Cette dimension tragique et mélancolique est magnifiée par une fabrication technique impressionnante. Alors que la série d’origine reposait entièrement sur des rendus 3D via Blender, le film mise sur plus de 2800 mètres carrés de décors bâtis en dur, avec des sols en pente, des portes ouvertes à mi-hauteur d’un mur et du mobilier semblant s’enfoncer dans la moquette. Cette matérialité change tout : les acteurs grimpent, rampent et se cognent contre des surfaces bien réelles. Cette friction physique irrigue chaque plan d’une tension palpable que la pure image de synthèse n’aurait jamais pu produire. Cet univers se comporte comme une « approximation » défaillante et mal mémorisée de notre monde : des meubles fusionnent dans des hybrides impossibles et des structures absurdes s’agencent sans logique, détruisant tout sentiment de sécurité.Cette artificialité assumée rappelle instantanément les artefacts visuels produits par les IA génératives. Backrooms s’impose ainsi comme le premier grand film d’horreur de l’ère de l’IA. Parsons a brillamment capturé l’esprit de l’époque à travers cette sensation terrifiante que la réalité elle-même est en train de se pixelliser, patiemment reconstruite par une entité dénuée de toute logique humaine. Le film ne puise pas sa terreur dans le gothique, mais dans la banalité absolue de nos environnements tertiaires. La nuance exacte du papier peint jauni a d’ailleurs nécessité un mois de développement et une cinquantaine d’essais caméra pour paraître aussi sinistre à l’écran.

Visuellement, le travail de Parsons rivalise avec celui de réalisateurs chevronnés. On y retrouve la fascination de David Lynch pour l’électricité et les seuils entre les mondes, ainsi qu’un usage du plan-séquence qui rappelle la logique labyrinthique de Shining. Une séquence clé, filmée en caméra subjective façon caméscope VHS pour restituer l’esthétique des vidéos originelles, s’impose comme un véritable morceau de bravoure horrifique. En réinventant le genre du Found Footage popularisé par Le Projet Blair Witch pour la Generation Z, Parsons réactive la nostalgie de la fin du XXe siècle (les camescopes familiaux, les souvenirs d’enfance) pour mieux la subvertir en l’associant à une horreur cosmique froide et stérile. Ce visuel est sublimé par le directeur de la photographie Jeremy Cox (LonglegsThe Monkey), qui façonne une lumière fluorescente semblant suinter des murs, et par la bande-son industrielle et atmosphérique, co-composée par Parsons et Edo Van Breemen, dont les nappes de synthétiseurs lourdes et les grésillements électriques renforcent la claustrophobie ambiante.

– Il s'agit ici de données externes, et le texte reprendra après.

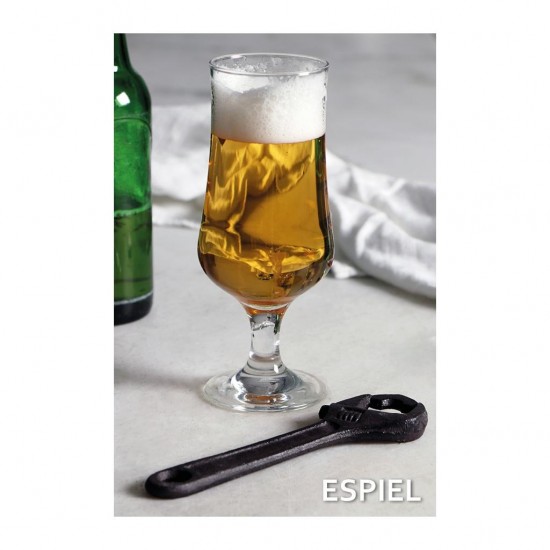 Γυάλινο Ποτήρι Μπύρας Διάφανο Με Πόδι 385cc, TULIPE, SP44169G6, PASABAHCE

Sous la direction de Greg Ng (Longlegs), le montage s’installe d’abord dans une lenteur contemplative d’une heure, avant de briser ce calme par de brusques ruptures de rythme dans le dernier acte. C’est ici que le bât blesse pour une partie du public : l’élan de la première moitié s’essouffle dans un final jugé plus confus que mystérieux, évoquant un calcul pour une suite plutôt qu’un vrai dénouement. Pourtant, même si je comprends cette critique, il me semblait indispensable pour une telle production d’injecter du spectacle, du suspense et de l’horreur. Un choix certes contre-intuitif face à l’ambiance purement atmosphérique de cet univers, mais nécessaire pour dynamiser ce final. Bien sûr, le film n’est pas exempt de défauts. Certains personnages secondaires restent davantage des vecteurs émotionnels que de véritables individus, et la narration, parfois très abstraite, semble occasionnellement sacrifier son efficacité dramatique au profit de l’expérience sensorielle pure. Mais ces réserves apparaissent bien secondaires face à ce que le film accomplit sur le plan formel.

Conclusion : Derrière le concept des Backrooms se profile une métaphore générationnelle implacable : celle d’un monde infini promis qui s’est mué en un piège vide et répétitif, dont l’unique horizon se résume à l’humidité de murs jaunis. En transposant l’angoisse des bureaux déshumanisés et l’étrangeté presque technologique des environnements « générés », Parsons a su toucher une peur profondément ancrée dans notre inconscient collectif. La force de cette angoisse contemporaine est telle qu’elle nous poursuit bien après la fin de la séance, faisant du hall de bureau le plus anodin une extension possible de son labyrinthe.